**To do:** Print word for word the part of the bank bookkeeping history below that opens with the words containing "Whenever you wanted" and closes with "cash) to you.".

Why Should I Care About All This Old Stuff?
- “Progress, far from consisting in change, depends on retentiveness. When change is absolute there remains no being to improve and no direction is set for possible improvement: and when experience is not retained, as among savages, infancy is perpetual. Those who cannot remember the past are condemned to repeat it.” – George Santayana
When you opened a savings account at a local bank branch, they grabbed an empty ledger card and an empty passbook that were pre-stamped with an available Account Number. They recorded your initial deposit amount on both as the opening balance, and collected your signature for future identification.
Whenever you wanted to deposit more money or withdraw some, you showed up at the same bank branch with your passbook. The teller took your passbook (and your cash or check for a deposit) and then fetched your account’s ledger card from bins on the back wall. She recorded the deposit or withdrawal on both the ledger card and in your passbook, and then returned the passbook (and any withdrawal cash) to you.
Once every 3 months the bank would compute your quarterly interest and add that as a line item on your ledger card. Then next time you showed up with your passbook for another deposit or withdrawal, the teller would add the interest earned line to your passbook before proceeding with the deposit or withdrawal transaction.
Punched Cards and Electro-Mechanical Tabulators
The Hollerith punched card provided some assistance for tabulating all the data recorded on the various account ledger cards.
A back-office clerk at each bank branch would periodically collect batches of the ledger cards and write down the Account Number and Current Balance information onto a pad of ledger paper organized as a big spreadsheet. (This is the original meaning of the word.)
Special mechanical adding machines were later invented to allow the data to be typed on special keyboards with digit keys aligned under each character position on the special ledger paper. A row of data was entered by depressing the correct digit keys, and then a big crank was pulled (like an older casino slot machine).
The crank motion turned a set of mechanical gears that read the set of pressed digit keys, printed the values into the ledger paper and advanced it one row. The gears also kept running totals for each data column of the spreadsheet.
When the big page of ledger paper was full, a lever was moved and the big crank was pulled again to print out the column totals and reset the accumulator gears back to zero.
When all the ledger card balances had been transcribed to ledger spreadsheets, the big sheets were sent to the main branch of the bank. There a group of keypunch operators would type the summary row from each ledger spreadsheet onto punched cards.

[Stored items]

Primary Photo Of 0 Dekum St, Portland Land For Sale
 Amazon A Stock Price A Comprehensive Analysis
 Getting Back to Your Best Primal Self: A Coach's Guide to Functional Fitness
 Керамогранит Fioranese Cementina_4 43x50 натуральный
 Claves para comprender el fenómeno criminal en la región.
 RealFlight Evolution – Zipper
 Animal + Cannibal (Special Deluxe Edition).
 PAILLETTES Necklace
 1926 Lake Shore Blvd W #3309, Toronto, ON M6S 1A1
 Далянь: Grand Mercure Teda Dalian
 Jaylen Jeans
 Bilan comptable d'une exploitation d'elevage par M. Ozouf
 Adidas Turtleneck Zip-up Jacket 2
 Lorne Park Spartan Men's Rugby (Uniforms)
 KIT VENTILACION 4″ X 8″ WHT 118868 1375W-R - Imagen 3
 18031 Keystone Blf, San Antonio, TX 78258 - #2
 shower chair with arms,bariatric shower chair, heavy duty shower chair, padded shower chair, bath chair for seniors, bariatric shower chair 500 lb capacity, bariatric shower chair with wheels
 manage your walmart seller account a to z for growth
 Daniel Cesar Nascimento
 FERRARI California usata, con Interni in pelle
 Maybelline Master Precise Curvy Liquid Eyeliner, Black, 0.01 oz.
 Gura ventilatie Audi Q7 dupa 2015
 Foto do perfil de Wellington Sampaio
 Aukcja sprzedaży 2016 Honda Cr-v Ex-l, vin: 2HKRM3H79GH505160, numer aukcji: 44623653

**Response to this exercise:**
Whenever you wanted to deposit more money or withdraw some, you showed up at the same bank branch with your passbook. The teller took your passbook (and your cash or check for a deposit) and then fetched your account’s ledger card from bins on the back wall. She recorded the deposit or withdrawal on both the ledger card and in your passbook, and then returned the passbook (and any withdrawal cash) to you.